WHILE I was away, Eva Visperas, the Star newshen from Binmaley, Pangasinan, forwarded the following message to me via Viber. It came from Alvin Fernandez:
“The internment of Mayor Al shall be on August 16th, in the morning. We are deeply grateful to all, for the outpouring of love.
“Flooded po kasi ang Dagupan since yesterday.
“Sabay pa ng high tide.”
Alvin is the dentist-lawyer son of Mayor Al Fernandez, who had passed on last week at the age of 75.
Dagupan enjoyed an unprecedented economic boom when Mayor Al was the city’s Chief Executive for years.
But not only was Mayor Al brilliant in city management and business concerns. He was also adept as well at many other disciplines, sports being one Jake P. Ayson, Sergs Austria and Tony Sisante, to stage what other cities in the world would not dare touch even with a 10-foot pole—to use a cliche?
I refer to the 2000 World Junior Girls Volleyball Championships.
Egged on by Benny Gopez, then the hard-nosed president of the Philippine Volleyball Association, Mayor Al accepted the challenge and came out a winner to become an instant world celebrity in sports.
Dagupan not being a major city in the world made it to the global map of sports, thanks in huge part to Mayor Al’s uncanny ability to weld people together to work as one.
“What he did became an inspiration for other ‘small cities’ in the world to do what he did,” said Benny Gopez of Mayor Al’s breakthrough feat.
Mayor Al and I call each other “Buloy Al”—buloy meaning namesake in Pangansinense.
Buloy Al was that rare species who found it impossible to say no to almost any favor you would ask him of.
I’d say he could be the most generous immigration commissioner we’ve ever had.
A friend of mine was, for years, trying to become a dual citizen.
“Bring him at the Manila Hotel coffee shop tomorrow, Buloy,” he said to me.
I did. Right there and then, my New York-based friend, took his oath as a dual citizen before Buloy Al.
I was playing golf one time, and I received a call from a friend.
“My son was stopped just now by immigration because a namesake of his was allegedly a fugitive,” he said to me. “But they had different middle names.”
I called up Buloy Al.
In minutes, my friend’s son was released from the immigration holding area and was able to catch his plane for the United States that day.
“I will never forget your Buloy Al’s quick action,” said my friend.
A basketball official had been levelled with trumped-up charges by his foes, causing him to “lose” his Chinese citizenship; the poor guy eventually ended up stateless. Imprisoned even.

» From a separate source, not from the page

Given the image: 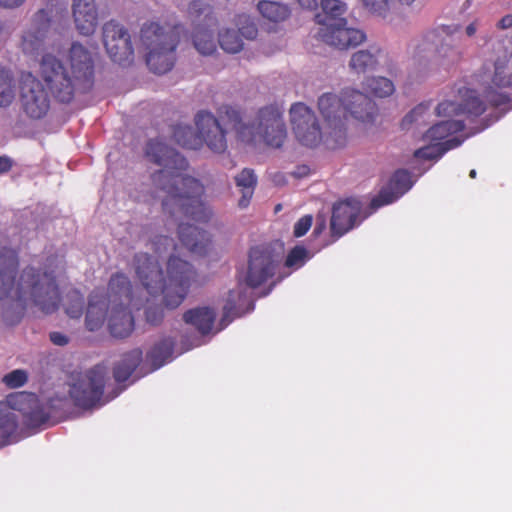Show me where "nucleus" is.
Wrapping results in <instances>:
<instances>
[{"mask_svg":"<svg viewBox=\"0 0 512 512\" xmlns=\"http://www.w3.org/2000/svg\"><path fill=\"white\" fill-rule=\"evenodd\" d=\"M433 116H435V109L431 111L428 104H420L404 117L402 124L404 127L410 124L426 125L432 121Z\"/></svg>","mask_w":512,"mask_h":512,"instance_id":"e433bc0d","label":"nucleus"},{"mask_svg":"<svg viewBox=\"0 0 512 512\" xmlns=\"http://www.w3.org/2000/svg\"><path fill=\"white\" fill-rule=\"evenodd\" d=\"M312 225V216L305 215L300 218L294 225V235L296 237H301L307 233Z\"/></svg>","mask_w":512,"mask_h":512,"instance_id":"8fccbe9b","label":"nucleus"},{"mask_svg":"<svg viewBox=\"0 0 512 512\" xmlns=\"http://www.w3.org/2000/svg\"><path fill=\"white\" fill-rule=\"evenodd\" d=\"M318 108L324 119L325 133L334 146H343L346 142L344 96L327 93L318 100Z\"/></svg>","mask_w":512,"mask_h":512,"instance_id":"f8f14e48","label":"nucleus"},{"mask_svg":"<svg viewBox=\"0 0 512 512\" xmlns=\"http://www.w3.org/2000/svg\"><path fill=\"white\" fill-rule=\"evenodd\" d=\"M323 12L330 18H337L347 11V4L341 0H321Z\"/></svg>","mask_w":512,"mask_h":512,"instance_id":"c03bdc74","label":"nucleus"},{"mask_svg":"<svg viewBox=\"0 0 512 512\" xmlns=\"http://www.w3.org/2000/svg\"><path fill=\"white\" fill-rule=\"evenodd\" d=\"M141 44L149 69L156 74L171 70L175 62L177 38L158 24H149L141 30Z\"/></svg>","mask_w":512,"mask_h":512,"instance_id":"423d86ee","label":"nucleus"},{"mask_svg":"<svg viewBox=\"0 0 512 512\" xmlns=\"http://www.w3.org/2000/svg\"><path fill=\"white\" fill-rule=\"evenodd\" d=\"M216 21L213 17L206 19L204 25L196 27L192 39L195 49L202 55H211L216 51L217 43L215 40Z\"/></svg>","mask_w":512,"mask_h":512,"instance_id":"393cba45","label":"nucleus"},{"mask_svg":"<svg viewBox=\"0 0 512 512\" xmlns=\"http://www.w3.org/2000/svg\"><path fill=\"white\" fill-rule=\"evenodd\" d=\"M215 312L208 307H197L187 311L183 319L185 323L195 327L201 334L209 333L215 321Z\"/></svg>","mask_w":512,"mask_h":512,"instance_id":"cd10ccee","label":"nucleus"},{"mask_svg":"<svg viewBox=\"0 0 512 512\" xmlns=\"http://www.w3.org/2000/svg\"><path fill=\"white\" fill-rule=\"evenodd\" d=\"M365 10L372 16L385 19L390 13V0H361Z\"/></svg>","mask_w":512,"mask_h":512,"instance_id":"a19ab883","label":"nucleus"},{"mask_svg":"<svg viewBox=\"0 0 512 512\" xmlns=\"http://www.w3.org/2000/svg\"><path fill=\"white\" fill-rule=\"evenodd\" d=\"M108 378L109 370L101 364L74 375L70 383V397L79 407H93L101 401Z\"/></svg>","mask_w":512,"mask_h":512,"instance_id":"1a4fd4ad","label":"nucleus"},{"mask_svg":"<svg viewBox=\"0 0 512 512\" xmlns=\"http://www.w3.org/2000/svg\"><path fill=\"white\" fill-rule=\"evenodd\" d=\"M68 61L73 77L81 89L89 88L93 76L92 53L79 42H74L68 51Z\"/></svg>","mask_w":512,"mask_h":512,"instance_id":"6ab92c4d","label":"nucleus"},{"mask_svg":"<svg viewBox=\"0 0 512 512\" xmlns=\"http://www.w3.org/2000/svg\"><path fill=\"white\" fill-rule=\"evenodd\" d=\"M48 24L33 23L22 36V49L27 54H34L44 46Z\"/></svg>","mask_w":512,"mask_h":512,"instance_id":"c85d7f7f","label":"nucleus"},{"mask_svg":"<svg viewBox=\"0 0 512 512\" xmlns=\"http://www.w3.org/2000/svg\"><path fill=\"white\" fill-rule=\"evenodd\" d=\"M246 297V289L239 286L235 290H231L228 294L226 305L224 306V318L228 317V314L236 309L237 305Z\"/></svg>","mask_w":512,"mask_h":512,"instance_id":"49530a36","label":"nucleus"},{"mask_svg":"<svg viewBox=\"0 0 512 512\" xmlns=\"http://www.w3.org/2000/svg\"><path fill=\"white\" fill-rule=\"evenodd\" d=\"M497 27L502 30H507L512 28V14H507L504 17H502L498 23Z\"/></svg>","mask_w":512,"mask_h":512,"instance_id":"5fc2aeb1","label":"nucleus"},{"mask_svg":"<svg viewBox=\"0 0 512 512\" xmlns=\"http://www.w3.org/2000/svg\"><path fill=\"white\" fill-rule=\"evenodd\" d=\"M50 340L52 341L53 344L58 346H65L69 342L68 337L60 332L51 333Z\"/></svg>","mask_w":512,"mask_h":512,"instance_id":"864d4df0","label":"nucleus"},{"mask_svg":"<svg viewBox=\"0 0 512 512\" xmlns=\"http://www.w3.org/2000/svg\"><path fill=\"white\" fill-rule=\"evenodd\" d=\"M238 25H240L239 32L244 38L252 40L257 36V27L248 16H239Z\"/></svg>","mask_w":512,"mask_h":512,"instance_id":"de8ad7c7","label":"nucleus"},{"mask_svg":"<svg viewBox=\"0 0 512 512\" xmlns=\"http://www.w3.org/2000/svg\"><path fill=\"white\" fill-rule=\"evenodd\" d=\"M72 16L81 35L90 36L96 31L98 12L94 0H72Z\"/></svg>","mask_w":512,"mask_h":512,"instance_id":"412c9836","label":"nucleus"},{"mask_svg":"<svg viewBox=\"0 0 512 512\" xmlns=\"http://www.w3.org/2000/svg\"><path fill=\"white\" fill-rule=\"evenodd\" d=\"M435 31L438 32V38L435 44V54L447 63L457 62L461 58L462 52L456 45L454 39L444 28L435 29Z\"/></svg>","mask_w":512,"mask_h":512,"instance_id":"bb28decb","label":"nucleus"},{"mask_svg":"<svg viewBox=\"0 0 512 512\" xmlns=\"http://www.w3.org/2000/svg\"><path fill=\"white\" fill-rule=\"evenodd\" d=\"M401 5L410 6L415 0H397Z\"/></svg>","mask_w":512,"mask_h":512,"instance_id":"e2e57ef3","label":"nucleus"},{"mask_svg":"<svg viewBox=\"0 0 512 512\" xmlns=\"http://www.w3.org/2000/svg\"><path fill=\"white\" fill-rule=\"evenodd\" d=\"M14 84L9 71L0 69V106H8L14 99Z\"/></svg>","mask_w":512,"mask_h":512,"instance_id":"ea45409f","label":"nucleus"},{"mask_svg":"<svg viewBox=\"0 0 512 512\" xmlns=\"http://www.w3.org/2000/svg\"><path fill=\"white\" fill-rule=\"evenodd\" d=\"M147 157L162 169L152 175L158 189L163 209L172 215H185L197 221L206 220L210 211L203 200V185L185 175L186 160L162 142L151 141L147 145Z\"/></svg>","mask_w":512,"mask_h":512,"instance_id":"f257e3e1","label":"nucleus"},{"mask_svg":"<svg viewBox=\"0 0 512 512\" xmlns=\"http://www.w3.org/2000/svg\"><path fill=\"white\" fill-rule=\"evenodd\" d=\"M11 168V161L9 158L0 157V173L6 172Z\"/></svg>","mask_w":512,"mask_h":512,"instance_id":"bf43d9fd","label":"nucleus"},{"mask_svg":"<svg viewBox=\"0 0 512 512\" xmlns=\"http://www.w3.org/2000/svg\"><path fill=\"white\" fill-rule=\"evenodd\" d=\"M226 115L237 137L245 143H264L279 148L287 137L283 112L277 106H265L258 110L251 123H245L240 113L232 108L226 109Z\"/></svg>","mask_w":512,"mask_h":512,"instance_id":"39448f33","label":"nucleus"},{"mask_svg":"<svg viewBox=\"0 0 512 512\" xmlns=\"http://www.w3.org/2000/svg\"><path fill=\"white\" fill-rule=\"evenodd\" d=\"M163 316V310L162 308H156L155 311L152 310V308H148L146 311V317L149 322L152 324H156L160 321V319Z\"/></svg>","mask_w":512,"mask_h":512,"instance_id":"603ef678","label":"nucleus"},{"mask_svg":"<svg viewBox=\"0 0 512 512\" xmlns=\"http://www.w3.org/2000/svg\"><path fill=\"white\" fill-rule=\"evenodd\" d=\"M20 104L23 112L31 119H41L50 109V95L47 89L30 74L22 80Z\"/></svg>","mask_w":512,"mask_h":512,"instance_id":"4468645a","label":"nucleus"},{"mask_svg":"<svg viewBox=\"0 0 512 512\" xmlns=\"http://www.w3.org/2000/svg\"><path fill=\"white\" fill-rule=\"evenodd\" d=\"M464 35L469 39H481L486 41L487 34L485 24L481 18H475L463 27Z\"/></svg>","mask_w":512,"mask_h":512,"instance_id":"37998d69","label":"nucleus"},{"mask_svg":"<svg viewBox=\"0 0 512 512\" xmlns=\"http://www.w3.org/2000/svg\"><path fill=\"white\" fill-rule=\"evenodd\" d=\"M179 237L182 243L192 252L204 254L207 251L209 239L206 233L190 224L179 226Z\"/></svg>","mask_w":512,"mask_h":512,"instance_id":"a878e982","label":"nucleus"},{"mask_svg":"<svg viewBox=\"0 0 512 512\" xmlns=\"http://www.w3.org/2000/svg\"><path fill=\"white\" fill-rule=\"evenodd\" d=\"M469 175H470L471 178H475L476 177V171L474 169L471 170Z\"/></svg>","mask_w":512,"mask_h":512,"instance_id":"69168bd1","label":"nucleus"},{"mask_svg":"<svg viewBox=\"0 0 512 512\" xmlns=\"http://www.w3.org/2000/svg\"><path fill=\"white\" fill-rule=\"evenodd\" d=\"M25 0H0V6L5 8H16L21 6Z\"/></svg>","mask_w":512,"mask_h":512,"instance_id":"13d9d810","label":"nucleus"},{"mask_svg":"<svg viewBox=\"0 0 512 512\" xmlns=\"http://www.w3.org/2000/svg\"><path fill=\"white\" fill-rule=\"evenodd\" d=\"M316 19L321 25L317 37L330 46L344 50L358 46L366 40V34L361 29L349 27L346 19L325 22L320 15Z\"/></svg>","mask_w":512,"mask_h":512,"instance_id":"ddd939ff","label":"nucleus"},{"mask_svg":"<svg viewBox=\"0 0 512 512\" xmlns=\"http://www.w3.org/2000/svg\"><path fill=\"white\" fill-rule=\"evenodd\" d=\"M27 380L23 370H14L3 377V382L10 388L21 387Z\"/></svg>","mask_w":512,"mask_h":512,"instance_id":"09e8293b","label":"nucleus"},{"mask_svg":"<svg viewBox=\"0 0 512 512\" xmlns=\"http://www.w3.org/2000/svg\"><path fill=\"white\" fill-rule=\"evenodd\" d=\"M310 173V169L309 167L305 166V165H302V166H299L297 167L293 172H292V175L295 177V178H304L306 176H308Z\"/></svg>","mask_w":512,"mask_h":512,"instance_id":"6e6d98bb","label":"nucleus"},{"mask_svg":"<svg viewBox=\"0 0 512 512\" xmlns=\"http://www.w3.org/2000/svg\"><path fill=\"white\" fill-rule=\"evenodd\" d=\"M438 32L435 30L424 34L420 39L416 40L410 48V54L416 61L427 60L435 53V44L437 42Z\"/></svg>","mask_w":512,"mask_h":512,"instance_id":"c756f323","label":"nucleus"},{"mask_svg":"<svg viewBox=\"0 0 512 512\" xmlns=\"http://www.w3.org/2000/svg\"><path fill=\"white\" fill-rule=\"evenodd\" d=\"M16 267L14 251L5 249L0 252V300H7L19 308L33 304L47 314L57 310L60 297L56 277L26 268L16 278Z\"/></svg>","mask_w":512,"mask_h":512,"instance_id":"f03ea898","label":"nucleus"},{"mask_svg":"<svg viewBox=\"0 0 512 512\" xmlns=\"http://www.w3.org/2000/svg\"><path fill=\"white\" fill-rule=\"evenodd\" d=\"M309 257V253L304 247L297 246L288 254L286 266L297 269L301 267Z\"/></svg>","mask_w":512,"mask_h":512,"instance_id":"a18cd8bd","label":"nucleus"},{"mask_svg":"<svg viewBox=\"0 0 512 512\" xmlns=\"http://www.w3.org/2000/svg\"><path fill=\"white\" fill-rule=\"evenodd\" d=\"M166 245L168 246H172V241L170 239H168L167 237H163L161 239Z\"/></svg>","mask_w":512,"mask_h":512,"instance_id":"0e129e2a","label":"nucleus"},{"mask_svg":"<svg viewBox=\"0 0 512 512\" xmlns=\"http://www.w3.org/2000/svg\"><path fill=\"white\" fill-rule=\"evenodd\" d=\"M109 290L113 293V298L110 299L108 328L114 337L123 338L128 336L134 327L133 316L127 308V303L140 308L143 299H132L129 281L123 274H116L110 279Z\"/></svg>","mask_w":512,"mask_h":512,"instance_id":"0eeeda50","label":"nucleus"},{"mask_svg":"<svg viewBox=\"0 0 512 512\" xmlns=\"http://www.w3.org/2000/svg\"><path fill=\"white\" fill-rule=\"evenodd\" d=\"M280 208H281V206H280V205H278V206L276 207V210L278 211V210H280Z\"/></svg>","mask_w":512,"mask_h":512,"instance_id":"338daca9","label":"nucleus"},{"mask_svg":"<svg viewBox=\"0 0 512 512\" xmlns=\"http://www.w3.org/2000/svg\"><path fill=\"white\" fill-rule=\"evenodd\" d=\"M39 71L55 97L61 102L71 101L75 91L81 89L72 72H69L62 62L50 52L42 56Z\"/></svg>","mask_w":512,"mask_h":512,"instance_id":"9d476101","label":"nucleus"},{"mask_svg":"<svg viewBox=\"0 0 512 512\" xmlns=\"http://www.w3.org/2000/svg\"><path fill=\"white\" fill-rule=\"evenodd\" d=\"M203 9H204V5L200 1L192 2L189 7L190 13L202 12Z\"/></svg>","mask_w":512,"mask_h":512,"instance_id":"052dcab7","label":"nucleus"},{"mask_svg":"<svg viewBox=\"0 0 512 512\" xmlns=\"http://www.w3.org/2000/svg\"><path fill=\"white\" fill-rule=\"evenodd\" d=\"M486 98L488 99V101L492 104V105H495V106H499L501 105L502 103H505L506 100H507V97L506 95L502 94V93H496L494 92L492 89L488 90L486 92Z\"/></svg>","mask_w":512,"mask_h":512,"instance_id":"3c124183","label":"nucleus"},{"mask_svg":"<svg viewBox=\"0 0 512 512\" xmlns=\"http://www.w3.org/2000/svg\"><path fill=\"white\" fill-rule=\"evenodd\" d=\"M219 45L227 53H238L243 49V41L238 33L232 29H225L219 33Z\"/></svg>","mask_w":512,"mask_h":512,"instance_id":"58836bf2","label":"nucleus"},{"mask_svg":"<svg viewBox=\"0 0 512 512\" xmlns=\"http://www.w3.org/2000/svg\"><path fill=\"white\" fill-rule=\"evenodd\" d=\"M135 270L146 294L145 301H157L161 298L167 307H178L188 294L189 289L197 284V273L190 263L170 257L166 276L158 262L147 254L135 256Z\"/></svg>","mask_w":512,"mask_h":512,"instance_id":"7ed1b4c3","label":"nucleus"},{"mask_svg":"<svg viewBox=\"0 0 512 512\" xmlns=\"http://www.w3.org/2000/svg\"><path fill=\"white\" fill-rule=\"evenodd\" d=\"M195 124L201 139V147L205 144L214 153H223L227 149L225 129L212 113L199 112L195 117Z\"/></svg>","mask_w":512,"mask_h":512,"instance_id":"f3484780","label":"nucleus"},{"mask_svg":"<svg viewBox=\"0 0 512 512\" xmlns=\"http://www.w3.org/2000/svg\"><path fill=\"white\" fill-rule=\"evenodd\" d=\"M236 185L240 189L241 198L238 202V205L241 208H246L253 196L254 189L256 186V177L252 170L243 169L236 177H235Z\"/></svg>","mask_w":512,"mask_h":512,"instance_id":"2f4dec72","label":"nucleus"},{"mask_svg":"<svg viewBox=\"0 0 512 512\" xmlns=\"http://www.w3.org/2000/svg\"><path fill=\"white\" fill-rule=\"evenodd\" d=\"M290 122L297 140L309 147L318 145L322 140L330 148H337L331 138H327L325 125L320 127L314 112L302 103H296L290 108Z\"/></svg>","mask_w":512,"mask_h":512,"instance_id":"9b49d317","label":"nucleus"},{"mask_svg":"<svg viewBox=\"0 0 512 512\" xmlns=\"http://www.w3.org/2000/svg\"><path fill=\"white\" fill-rule=\"evenodd\" d=\"M257 7L265 19L275 23L286 20L291 14L289 7L280 2L263 0Z\"/></svg>","mask_w":512,"mask_h":512,"instance_id":"473e14b6","label":"nucleus"},{"mask_svg":"<svg viewBox=\"0 0 512 512\" xmlns=\"http://www.w3.org/2000/svg\"><path fill=\"white\" fill-rule=\"evenodd\" d=\"M363 88L366 92L384 98L393 94L395 86L393 82L386 77H369L363 82Z\"/></svg>","mask_w":512,"mask_h":512,"instance_id":"f704fd0d","label":"nucleus"},{"mask_svg":"<svg viewBox=\"0 0 512 512\" xmlns=\"http://www.w3.org/2000/svg\"><path fill=\"white\" fill-rule=\"evenodd\" d=\"M412 185L411 176L407 171H397L391 178L389 185L380 192L378 197L372 200L373 208L394 202L406 193Z\"/></svg>","mask_w":512,"mask_h":512,"instance_id":"5701e85b","label":"nucleus"},{"mask_svg":"<svg viewBox=\"0 0 512 512\" xmlns=\"http://www.w3.org/2000/svg\"><path fill=\"white\" fill-rule=\"evenodd\" d=\"M142 360V352L138 349L132 350L123 355L114 368V377L117 382L126 381L133 370Z\"/></svg>","mask_w":512,"mask_h":512,"instance_id":"7c9ffc66","label":"nucleus"},{"mask_svg":"<svg viewBox=\"0 0 512 512\" xmlns=\"http://www.w3.org/2000/svg\"><path fill=\"white\" fill-rule=\"evenodd\" d=\"M111 298L113 293L109 289L107 296L98 291L90 295L85 315V326L89 331L99 330L105 321L108 322Z\"/></svg>","mask_w":512,"mask_h":512,"instance_id":"aec40b11","label":"nucleus"},{"mask_svg":"<svg viewBox=\"0 0 512 512\" xmlns=\"http://www.w3.org/2000/svg\"><path fill=\"white\" fill-rule=\"evenodd\" d=\"M173 351V341L169 338L157 343L150 351L148 357L154 369L160 368L170 360Z\"/></svg>","mask_w":512,"mask_h":512,"instance_id":"c9c22d12","label":"nucleus"},{"mask_svg":"<svg viewBox=\"0 0 512 512\" xmlns=\"http://www.w3.org/2000/svg\"><path fill=\"white\" fill-rule=\"evenodd\" d=\"M386 58L385 52L378 45H370L366 49L354 52L348 62L350 72L364 74L376 70Z\"/></svg>","mask_w":512,"mask_h":512,"instance_id":"4be33fe9","label":"nucleus"},{"mask_svg":"<svg viewBox=\"0 0 512 512\" xmlns=\"http://www.w3.org/2000/svg\"><path fill=\"white\" fill-rule=\"evenodd\" d=\"M174 138L183 147L189 149L201 148L199 133H195L190 126H178L174 131Z\"/></svg>","mask_w":512,"mask_h":512,"instance_id":"4c0bfd02","label":"nucleus"},{"mask_svg":"<svg viewBox=\"0 0 512 512\" xmlns=\"http://www.w3.org/2000/svg\"><path fill=\"white\" fill-rule=\"evenodd\" d=\"M325 229V219H321L314 229L315 234H320Z\"/></svg>","mask_w":512,"mask_h":512,"instance_id":"680f3d73","label":"nucleus"},{"mask_svg":"<svg viewBox=\"0 0 512 512\" xmlns=\"http://www.w3.org/2000/svg\"><path fill=\"white\" fill-rule=\"evenodd\" d=\"M300 7L307 10H314L317 8V0H297Z\"/></svg>","mask_w":512,"mask_h":512,"instance_id":"4d7b16f0","label":"nucleus"},{"mask_svg":"<svg viewBox=\"0 0 512 512\" xmlns=\"http://www.w3.org/2000/svg\"><path fill=\"white\" fill-rule=\"evenodd\" d=\"M65 311L70 318L78 319L83 311V296L78 291H73L68 295L65 303Z\"/></svg>","mask_w":512,"mask_h":512,"instance_id":"79ce46f5","label":"nucleus"},{"mask_svg":"<svg viewBox=\"0 0 512 512\" xmlns=\"http://www.w3.org/2000/svg\"><path fill=\"white\" fill-rule=\"evenodd\" d=\"M345 110L362 122L372 121L375 116V104L362 92L345 90L343 92Z\"/></svg>","mask_w":512,"mask_h":512,"instance_id":"b1692460","label":"nucleus"},{"mask_svg":"<svg viewBox=\"0 0 512 512\" xmlns=\"http://www.w3.org/2000/svg\"><path fill=\"white\" fill-rule=\"evenodd\" d=\"M16 411L28 416L33 422H43L47 418V413L40 406L39 400L34 394L23 392L11 394L6 401L0 402L1 439L15 431L17 427Z\"/></svg>","mask_w":512,"mask_h":512,"instance_id":"6e6552de","label":"nucleus"},{"mask_svg":"<svg viewBox=\"0 0 512 512\" xmlns=\"http://www.w3.org/2000/svg\"><path fill=\"white\" fill-rule=\"evenodd\" d=\"M362 206L359 200L350 198L340 201L333 206L330 229L334 237L339 238L366 216H361Z\"/></svg>","mask_w":512,"mask_h":512,"instance_id":"a211bd4d","label":"nucleus"},{"mask_svg":"<svg viewBox=\"0 0 512 512\" xmlns=\"http://www.w3.org/2000/svg\"><path fill=\"white\" fill-rule=\"evenodd\" d=\"M103 42L107 53L114 62L129 63L133 48L128 32L120 24L110 21L103 27Z\"/></svg>","mask_w":512,"mask_h":512,"instance_id":"dca6fc26","label":"nucleus"},{"mask_svg":"<svg viewBox=\"0 0 512 512\" xmlns=\"http://www.w3.org/2000/svg\"><path fill=\"white\" fill-rule=\"evenodd\" d=\"M280 255L269 247H255L250 252V260L246 275V283L249 287L260 286L274 275Z\"/></svg>","mask_w":512,"mask_h":512,"instance_id":"2eb2a0df","label":"nucleus"},{"mask_svg":"<svg viewBox=\"0 0 512 512\" xmlns=\"http://www.w3.org/2000/svg\"><path fill=\"white\" fill-rule=\"evenodd\" d=\"M492 83L499 88L512 87V52L496 61Z\"/></svg>","mask_w":512,"mask_h":512,"instance_id":"72a5a7b5","label":"nucleus"},{"mask_svg":"<svg viewBox=\"0 0 512 512\" xmlns=\"http://www.w3.org/2000/svg\"><path fill=\"white\" fill-rule=\"evenodd\" d=\"M485 107L474 92H467L465 103L458 104L445 100L435 107V116L440 120L434 123L423 135L428 145L417 149L414 157L419 160H438L450 149L456 148L464 138L453 136L464 128V116H478Z\"/></svg>","mask_w":512,"mask_h":512,"instance_id":"20e7f679","label":"nucleus"}]
</instances>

He had a crucial trip to make.
Buloy Al came to the rescue. He gave him a travel document.
“If he won’t come back, Buloy, tough luck for me,” my Buloy Al said to me.
The guy came back. And he got travel documents from Buloy Al each time he would leave.
These days, it’s hard to find a guy like Buloy Al. His breed is vanishing. Fast.
THAT’S IT This one absolutely cannot be denied: San Miguel Beer lost its Philippine Basketball Association Commissioner’s Cup crown because Chris Ross, Marcio Lassiter and Christian Standhardinger, all famous scorers, ended up each with no points in Game Six to virtually allow Barangay Ginebra to run away with the crown-clinching 93-77 victory in the race-to-four Finals. Three zeros from three superstars. In a game with the title on the line. Can you believe that? It might have marked the first time that a trio of sure shooters in any team since the league’s inception in 1975 had bumped into a bad night simultaneously, as if they had a blood compact to do it. My, oh, my…Sol and I extend our family’s deepest condolences to dearest friend Ray Butch “Elvis” Gamboa, who lost his wife suddenly on Monday. The remains of Zenaida “Babes” Z. Gamboa lie at Loyola Memorial Park, Sucat, Parañaque, Premiere Chapel 3. An extremely serene woman, Babes was the epitome of harmony that was the enduring trademark of Elvis’s family. Babes will be missed, even as we are certain that Dear God has reserved her a patron’s seat up there to watch over her beloved Elvis.